*FRAGMENTO SELECCIONADO:*

==============================

En estas imágenes se aprecia cómo Tuk Tuk busca evocar la energía de la street‑food asiática a través de una decoración vibrante e informal. Las paredes combinan el rojo brillante, asociado con la buena fortuna en Oriente, con murales gráficos inspirados en escenas callejeras de Bangkok y Manila, estructuras muy presentes en locales del grupo . La carpintería oscura y las banquetas minimalistas contrastan con mesas sencillas de madera, potenciando un ambiente desenfadado y auténtico.
El diseño juega con la luminosidad controlada y la modulación del espacio. Se aprecian ventiladores industriales y focos cálidos que marcan zonas de paso y comedor, mientras la escasa separación entre las mesas refuerza esa sensación callejera tan característica de la cocina del sudeste asiático . El resultado es una atmósfera íntima, espontánea, perfecta para compartir platos informales.

==============================

*MATERIAL PROPORCIONADO:*
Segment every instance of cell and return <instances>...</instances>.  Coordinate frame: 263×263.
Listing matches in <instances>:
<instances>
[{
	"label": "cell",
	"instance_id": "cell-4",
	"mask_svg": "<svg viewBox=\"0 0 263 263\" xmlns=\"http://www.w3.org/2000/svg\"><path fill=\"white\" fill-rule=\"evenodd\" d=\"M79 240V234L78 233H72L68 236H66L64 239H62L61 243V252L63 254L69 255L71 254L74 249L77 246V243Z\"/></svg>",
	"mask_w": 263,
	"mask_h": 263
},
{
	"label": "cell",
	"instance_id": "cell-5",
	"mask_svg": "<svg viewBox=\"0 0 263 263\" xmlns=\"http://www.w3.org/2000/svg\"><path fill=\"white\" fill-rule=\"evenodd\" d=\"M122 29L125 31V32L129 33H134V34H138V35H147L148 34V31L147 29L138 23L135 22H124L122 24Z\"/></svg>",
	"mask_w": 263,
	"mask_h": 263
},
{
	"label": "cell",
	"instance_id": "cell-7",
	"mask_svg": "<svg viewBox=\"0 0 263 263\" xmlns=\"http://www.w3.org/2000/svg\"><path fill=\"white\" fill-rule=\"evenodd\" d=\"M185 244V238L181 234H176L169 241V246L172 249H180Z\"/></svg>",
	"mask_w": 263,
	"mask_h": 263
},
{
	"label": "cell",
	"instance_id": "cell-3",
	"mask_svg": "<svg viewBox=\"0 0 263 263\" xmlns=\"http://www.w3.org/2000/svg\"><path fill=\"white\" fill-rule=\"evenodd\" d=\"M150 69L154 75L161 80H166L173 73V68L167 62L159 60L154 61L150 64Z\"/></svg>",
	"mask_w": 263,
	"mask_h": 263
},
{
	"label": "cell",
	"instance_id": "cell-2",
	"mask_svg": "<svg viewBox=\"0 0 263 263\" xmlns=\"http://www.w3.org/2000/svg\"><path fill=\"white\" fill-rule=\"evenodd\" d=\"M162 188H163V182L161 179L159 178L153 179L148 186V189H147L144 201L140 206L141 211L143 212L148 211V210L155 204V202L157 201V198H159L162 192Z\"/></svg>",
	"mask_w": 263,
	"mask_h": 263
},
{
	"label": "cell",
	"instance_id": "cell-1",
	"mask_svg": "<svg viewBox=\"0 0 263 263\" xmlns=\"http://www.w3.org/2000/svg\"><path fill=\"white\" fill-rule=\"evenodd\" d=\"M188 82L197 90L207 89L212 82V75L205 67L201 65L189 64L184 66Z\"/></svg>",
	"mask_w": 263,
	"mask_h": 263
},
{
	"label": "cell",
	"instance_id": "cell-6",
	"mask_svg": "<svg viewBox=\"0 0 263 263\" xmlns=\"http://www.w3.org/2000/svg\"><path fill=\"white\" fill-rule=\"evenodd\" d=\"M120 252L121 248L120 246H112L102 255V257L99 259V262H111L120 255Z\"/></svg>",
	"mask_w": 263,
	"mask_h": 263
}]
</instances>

==============================

*TRABAJO POR REALIZAR:*
1) Según el fragmento seleccionado, ¿con qué se asocia en Oriente el color rojo brillante?
2) Enumere las piezas de mobiliario y los aparatos de iluminación o ventilación que menciona el fragmento seleccionado.
3) Prosiga la descripción de la decoración de Tuk Tuk a partir del último párrafo del fragmento.
Las filas no intervienen en este trabajo.

*RESULTADOS OBTENIDOS:*
1) Con la buena fortuna.

2) Banquetas minimalistas, mesas sencillas de madera, ventiladores industriales y focos cálidos.

3)
A nivel material, destaca la combinación de maderas con elementos en metal y superficies recubiertas de color. El entorno juega con vegetación puntual, lámparas colgantes y accesorios típicos (fotos, gráficos, manteles temáticos) para reforzar su identidad visual . No es un ejercicio de minimalismo puro, sino de mezcla expresiva: un collage visual que busca transportar al comensal a un mercado asiático urbano.
La estética de De la Torre, ofrece una lectura interesante como estudio de interiorismo gastronómico. El diseño se orienta a generar sensaciones de autenticidad, frescura y dinamismo, adaptándose con éxito al concepto “street food”. Se aprecia el uso estratégico del color y del arte mural para convertir cada espacio en una cápsula emocional; un diseño honesto, enérgico y lleno de carácter, que enfatiza la experiencia gastronómica urbana.